Determining Factors Associated with Sexual Behavior and Undesired Outcomes in Urban,Young, Adult Female Populations: A Comparative Study
*Corresponding author: Nicole E. Brown, Alyssa Abebe, Kaleab Abebe and Duane Eisaman*
Sexually transmitted infections (STIs) and unwanted pregnancies affect adolescent females annually. This study’s objective was to determine factors leading to disproportionate risk of STIs and unplanned pregnancies utilizing a survey to compare a presumed high-risk urban female population with an age-matched expected low-risk urban female population.
Adolescent women ages 18-24 were surveyed during 2017 utilizing a qualtrics survey. The survey was given at a local urban university and participating students received research credit. The survey was also given at an urban Emergency Department (ED) using an iPad to participants during their visit. The main outcomes measured were STI and unplanned pregnancy rates.

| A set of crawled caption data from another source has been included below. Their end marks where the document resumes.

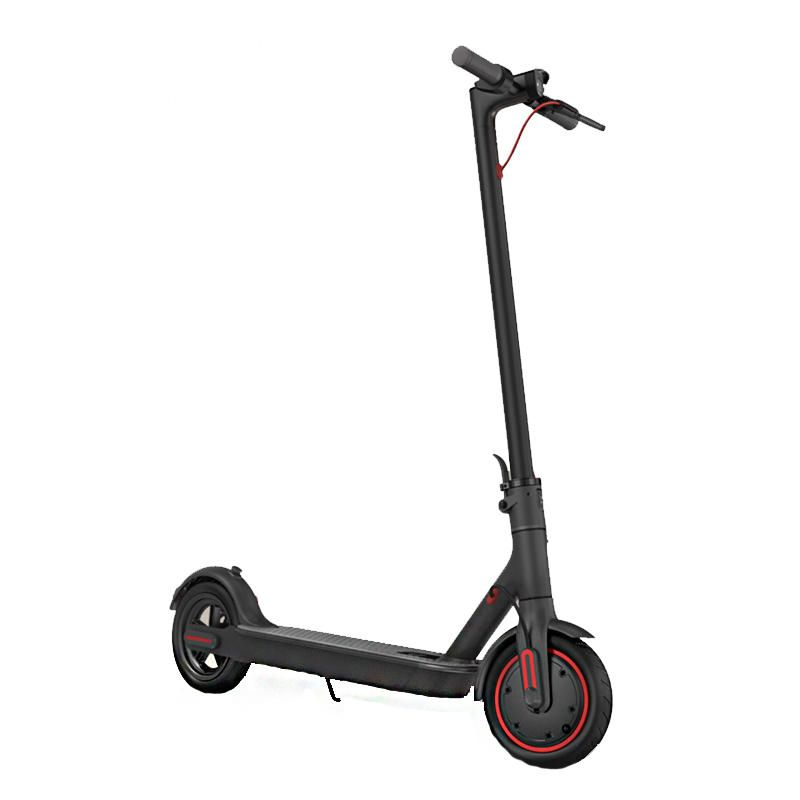 2019 Original Xiaomi Electric Scooter Pro 300W Motor 3 Speed Modes 25km/h Max. Speed 45km Mileage Range 12.8Ah Battery Double Brake System Multi function Control Panel Black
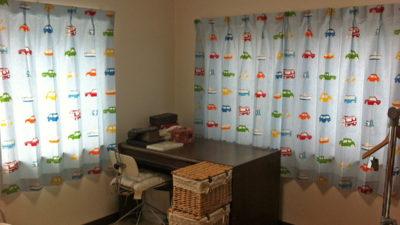 HARLEQUINのGOGO RETROで男の子の子供部屋のカーテン   大阪府豊中市 北摂
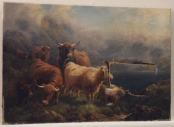 Pastoral With Torn Canvas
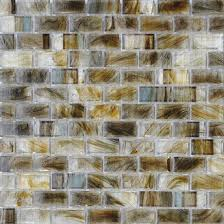 123 best american olean glass tile images on glass
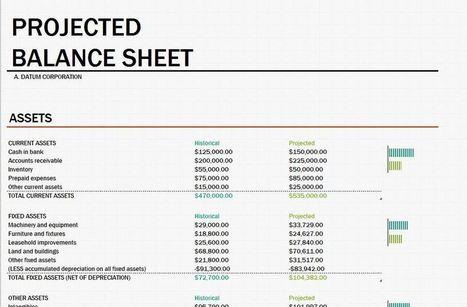 Sheet balance format new pdf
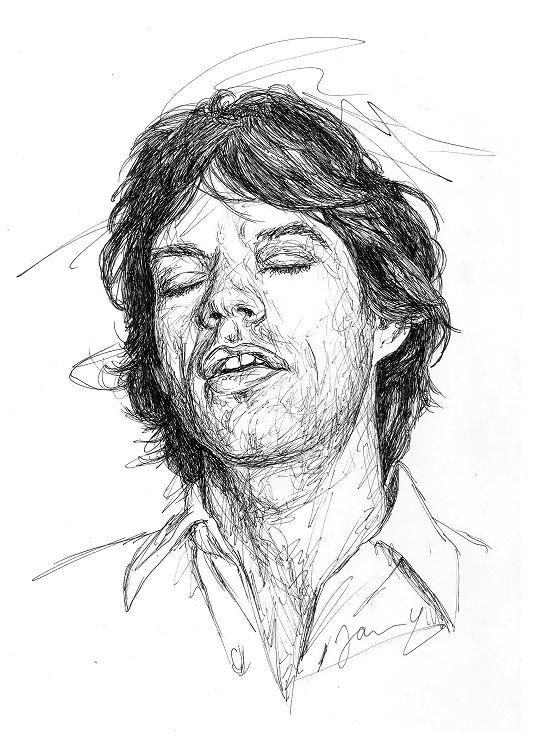 Rolling Stones Mick Jagger 1978 Portrait Zeichnung Scribble Art Kunst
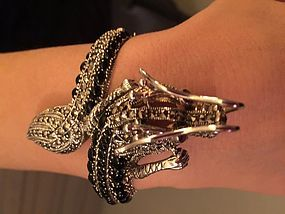 Sterling silver dragon bracelet with onyx and marcasite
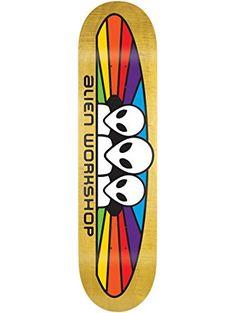 """ALIEN WORKSHOP Skateboard Deck SPECTRUM SM 7.875"""" (assorted colors) ❤ Alien Workshop"""
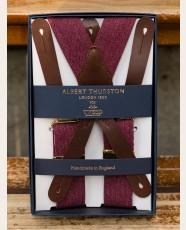 Albert Thurston Army Braces Burgundy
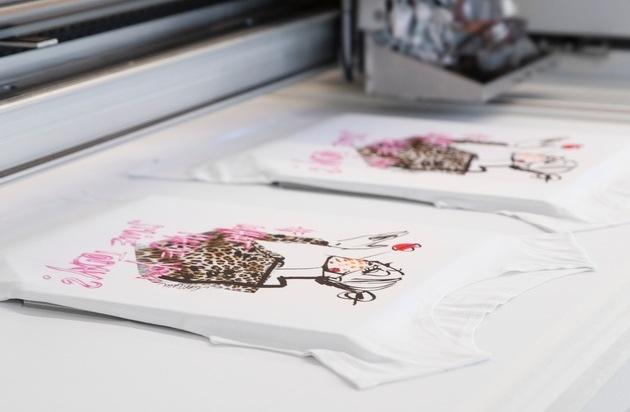 Das Marc Cain Inkjet-Druckverfahren - noch schneller und effizienter...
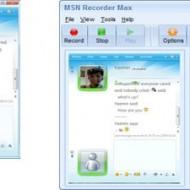 msn,program,yazılım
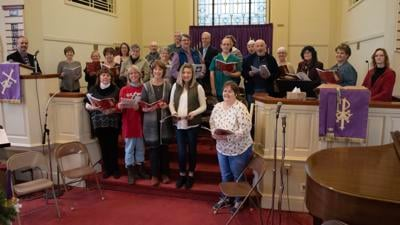 Christmas Cantata to be performed Sunday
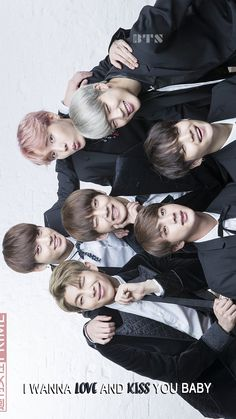 Beautiful living artworks - Bangtan Sonyeondan | BTS ♪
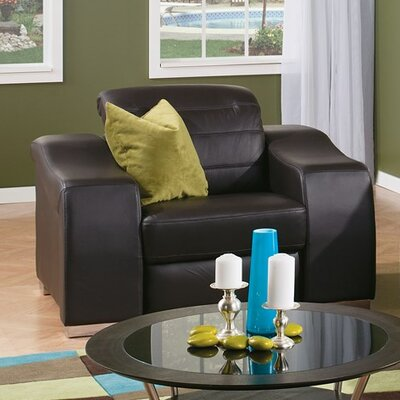 Palliser Furniture Infineon Wall Hugger Recliner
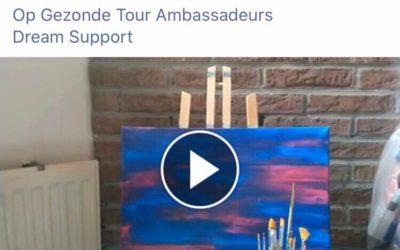 Op Gezonde Tour ambassadeur 'gespot'
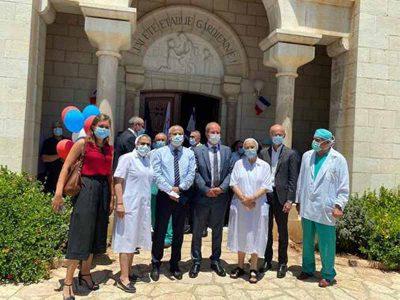 נצרת: לרגל יום הבסטיליה- שגריר צרפת בבית החולים הצרפתי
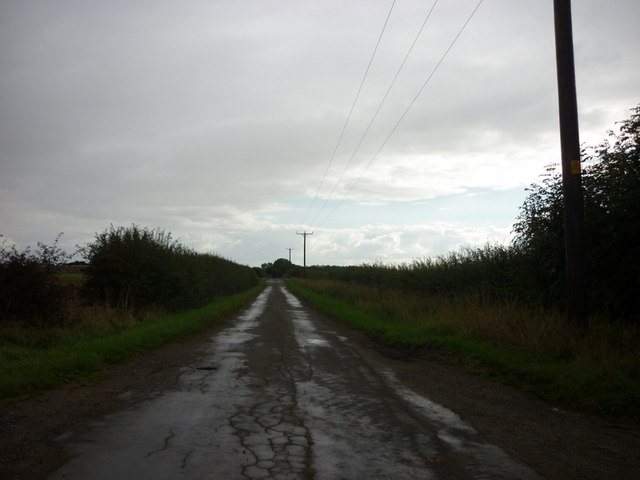 Thirtle Bridge Lane, Rimswell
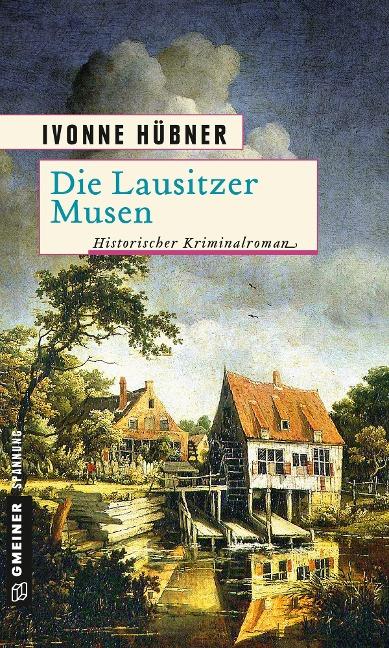 Die Lausitzer Musen - Ivonne Hübner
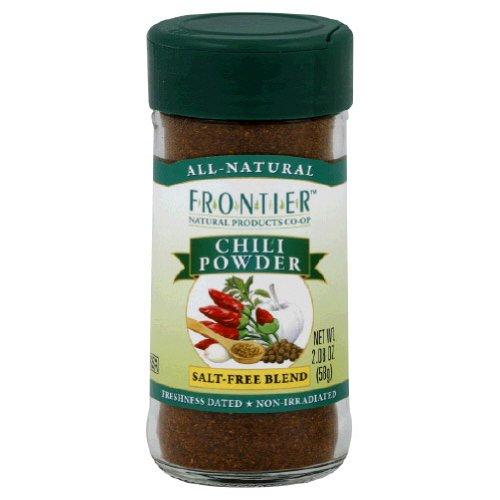 Frontier Herb 28508 Chili Powder No Salt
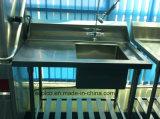 Eco-W1 Lave-vaisselle inoxydable Table de travail en acier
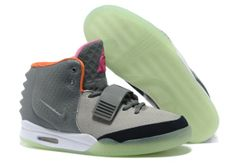 Nike Air Yeezy Shoes on Pinterest | Kanye West, Nike Air and Men\u0026#39;s shoes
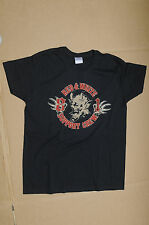 "Hells Angels Tucson -  Womans "" Red & White Support Crew "" T Shirt"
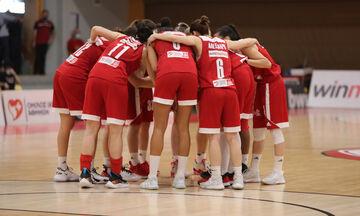 Ολυμπιακός: Ενημέρωσε τον Μητσοτάκη για τις παρατυπίες στους τελικούς με τον Παναθηναϊκό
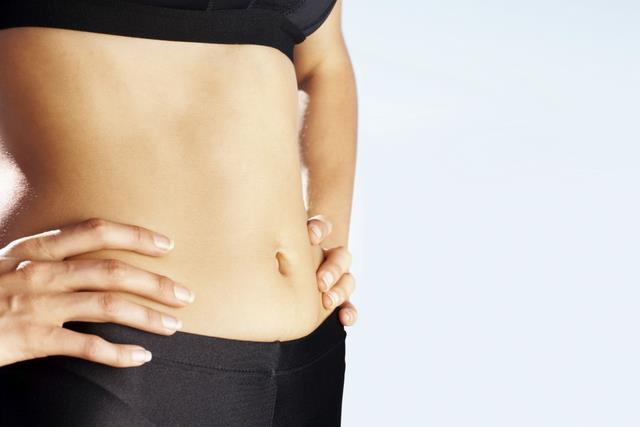 reduce belly after pregnancy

The ED cohort had higher rates of chlamydia (52% vs 5%), gonorrhea (20% vs 0%), trichomoniasis (30% vs 2%), pregnancy (60% vs 2%), and perceived themselves to be a higher-risk for pregnancy (3.4 vs 1.9) than the University cohort. They were younger the first time they had vaginal sex (15.6 vs 16.3-years), though median age of first oral sex was similar between groups. The ED cohort
was older (21.4-years-old vs 19.1-years-old) and more likely to be non-white (64% vs 6%). There were no differences between the cohorts in regard to educational background and sexual orientation. After adjustments were made, the University cohort was more likely to use condoms and had a lower rate of lifetime partners.
Young, urban females use condoms and birth control less frequently and have more male partners than an age-matched university population.
Young; Urban; Females; STI; Sexual behavior.